If it's the 2.8 JTD you should get circa 25mpg, if it's doing significantly less than that it may need a service (air & fuel filters impact on the mpg).

I had my remap done by Quantum Tuning AKA WOW, they have engineers all over the country and also provide a mobile service that will come to you, they charge £300 but if you have it done at a show they reduce it to £280 if I remember correctly.

http://quantumtuning.co.uk

They claim to up the power from 127bhp to 160bhp and also give better fuel economy (less gear changing due to increased power).

All I can say is the van seems a lot easier to drive, goes up hill in higher gears and seems quieter too, as for fuel economy I will let you know when I get back from my Hols!!

Enjoy your new van, pics would be nice.
Mel.


----------



## dinger (Jul 30, 2007)

*B584*

We to got a B584 on a 2007 plate , the only thing I had done was change the final 5 th gear .Our van is also on the maxi chassis / double floor , plated at 3500kgs running on 15 inch wheels. Other hymers are running on 16 inch wheels , depending if they have been up plated to 3900 kgs

When we first purchased the van it was pulling something like 3000 revs at 60 mph , then following some research we found that Hymer sent some vans out with different 5th gear ratio

Cutting a long story short with the new 5th gear it has given a more relaxed cruising at 60mph / 2400/2500 rpm. Local garage carried out the work , which was pretty straight forward.

There are details of this mod on the Essanjay (Poole) website.

I am now looking at the wow/ quantum tuning up grade as it seems to be well recommended.

Overall the van ticks all the boxes and has been a great purchase.


----------



## Geoff123 (Sep 4, 2006)

*Re: B584*



dinger said:


> We to got a B584 on a 2007 plate , the only thing I had done was change the final 5 th gear .Our van is also on the maxi chassis / double floor , plated at 3500kgs running on 15 inch wheels. Other hymers are running on 16 inch wheels , depending if they have been up plated to 3900 kgs
> 
> When we first purchased the van it was pulling something like 3000 revs at 60 mph , then following some research we found that Hymer sent some vans out with different 5th gear ratio
> 
> ...


Thanks for that, it all helps......Geoff


----------



## Geoff123 (Sep 4, 2006)

*Response to Mel.*



Baron1 said:


> Hi Geoff,
> Nice van the 584, we've had a 564, 544 and two 584s.
> 
> If it's the 2.8 JTD you should get circa 25mpg, if it's doing significantly less than that it may need a service (air & fuel filters impact on the mpg).
> ...


Thanks for that, it all helps to solidify my decision to buy, especially as I've not sold my existing 564....so £40k's worth of vicarious pleasure sitting on my drive...gulp! Will put some pic's up soon and will look forward to hearing if your MPG has improved. Have a great time on your hol's.


----------



## LittleGreyCat (Jun 22, 2008)

*Re: B584*



dinger said:


> We to got a B584 on a 2007 plate , the only thing I had done was change the final 5 th gear .Our van is also on the maxi chassis / double floor , plated at 3500kgs running on 15 inch wheels. Other hymers are running on 16 inch wheels , depending if they have been up plated to 3900 kgs
> 
> When we first purchased the van it was pulling something like 3000 revs at 60 mph , then following some research we found that Hymer sent some vans out with different 5th gear ratio
> 
> ...


Having gone to the Essanjay web site I am now somewhat confused.

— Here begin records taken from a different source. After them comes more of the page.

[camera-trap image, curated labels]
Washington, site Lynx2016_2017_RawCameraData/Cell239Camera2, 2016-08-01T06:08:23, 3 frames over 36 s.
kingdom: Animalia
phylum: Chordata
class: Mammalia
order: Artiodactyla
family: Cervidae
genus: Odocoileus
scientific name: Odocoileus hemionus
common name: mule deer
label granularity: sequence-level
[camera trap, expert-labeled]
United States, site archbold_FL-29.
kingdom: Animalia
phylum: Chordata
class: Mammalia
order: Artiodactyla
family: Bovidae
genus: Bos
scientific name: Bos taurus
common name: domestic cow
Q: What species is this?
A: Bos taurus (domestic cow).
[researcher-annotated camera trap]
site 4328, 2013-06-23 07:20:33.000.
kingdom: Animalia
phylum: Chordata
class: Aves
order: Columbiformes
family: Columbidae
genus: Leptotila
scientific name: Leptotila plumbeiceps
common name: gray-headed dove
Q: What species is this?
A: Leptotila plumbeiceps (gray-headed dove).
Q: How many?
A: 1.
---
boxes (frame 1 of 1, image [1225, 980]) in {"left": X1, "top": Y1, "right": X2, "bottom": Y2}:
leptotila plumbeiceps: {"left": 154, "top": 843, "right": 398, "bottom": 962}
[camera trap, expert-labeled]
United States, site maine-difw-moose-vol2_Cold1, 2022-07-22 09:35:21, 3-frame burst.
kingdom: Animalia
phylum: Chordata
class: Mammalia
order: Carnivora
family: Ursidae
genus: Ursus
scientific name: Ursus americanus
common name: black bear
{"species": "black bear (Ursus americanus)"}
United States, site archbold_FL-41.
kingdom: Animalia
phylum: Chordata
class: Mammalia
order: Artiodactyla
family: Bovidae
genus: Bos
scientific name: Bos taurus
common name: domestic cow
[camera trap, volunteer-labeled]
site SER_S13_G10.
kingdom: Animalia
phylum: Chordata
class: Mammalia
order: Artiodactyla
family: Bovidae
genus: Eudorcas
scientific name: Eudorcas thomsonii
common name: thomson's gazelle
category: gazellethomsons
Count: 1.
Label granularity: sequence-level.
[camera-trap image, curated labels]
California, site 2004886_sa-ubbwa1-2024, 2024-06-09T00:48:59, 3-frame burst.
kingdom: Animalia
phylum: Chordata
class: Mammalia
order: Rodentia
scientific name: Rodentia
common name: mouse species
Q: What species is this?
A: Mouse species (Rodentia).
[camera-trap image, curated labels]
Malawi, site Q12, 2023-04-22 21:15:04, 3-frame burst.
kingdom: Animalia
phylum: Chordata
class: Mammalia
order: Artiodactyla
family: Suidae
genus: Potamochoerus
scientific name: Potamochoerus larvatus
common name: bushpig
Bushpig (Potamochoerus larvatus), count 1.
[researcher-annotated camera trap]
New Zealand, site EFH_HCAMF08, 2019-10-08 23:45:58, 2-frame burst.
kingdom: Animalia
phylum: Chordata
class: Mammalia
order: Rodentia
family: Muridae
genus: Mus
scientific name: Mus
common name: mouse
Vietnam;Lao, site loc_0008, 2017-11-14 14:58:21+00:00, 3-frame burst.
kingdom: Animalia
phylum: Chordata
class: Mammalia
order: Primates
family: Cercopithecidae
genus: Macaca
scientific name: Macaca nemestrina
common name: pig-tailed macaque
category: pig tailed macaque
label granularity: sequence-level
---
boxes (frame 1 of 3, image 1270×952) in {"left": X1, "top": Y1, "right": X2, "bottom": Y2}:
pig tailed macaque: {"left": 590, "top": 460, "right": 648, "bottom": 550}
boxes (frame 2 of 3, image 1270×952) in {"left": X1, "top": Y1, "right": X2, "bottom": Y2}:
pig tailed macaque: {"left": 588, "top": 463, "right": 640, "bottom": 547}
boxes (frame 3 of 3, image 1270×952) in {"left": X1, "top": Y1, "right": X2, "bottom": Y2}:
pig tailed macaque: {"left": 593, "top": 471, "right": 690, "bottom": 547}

Their modification seems to be to reduce the gap between 4th and 5th - which I take to mean lowering the 5th gear ratio.
Which would raise the rpm at 60mph in 5th, but decrease the number of times when you had to change down to 4th because you couldn't pull up a hill in 5th gear.

You seem to have done the opposite - raised your 5th gear ratio and increased the gap between 4th and 5th so you have a lower rpm when cruising but might have to change down more often on hills.

Cheers

LGC


----------



## 747 (Oct 2, 2009)

There must be a range of 5th gear ratios.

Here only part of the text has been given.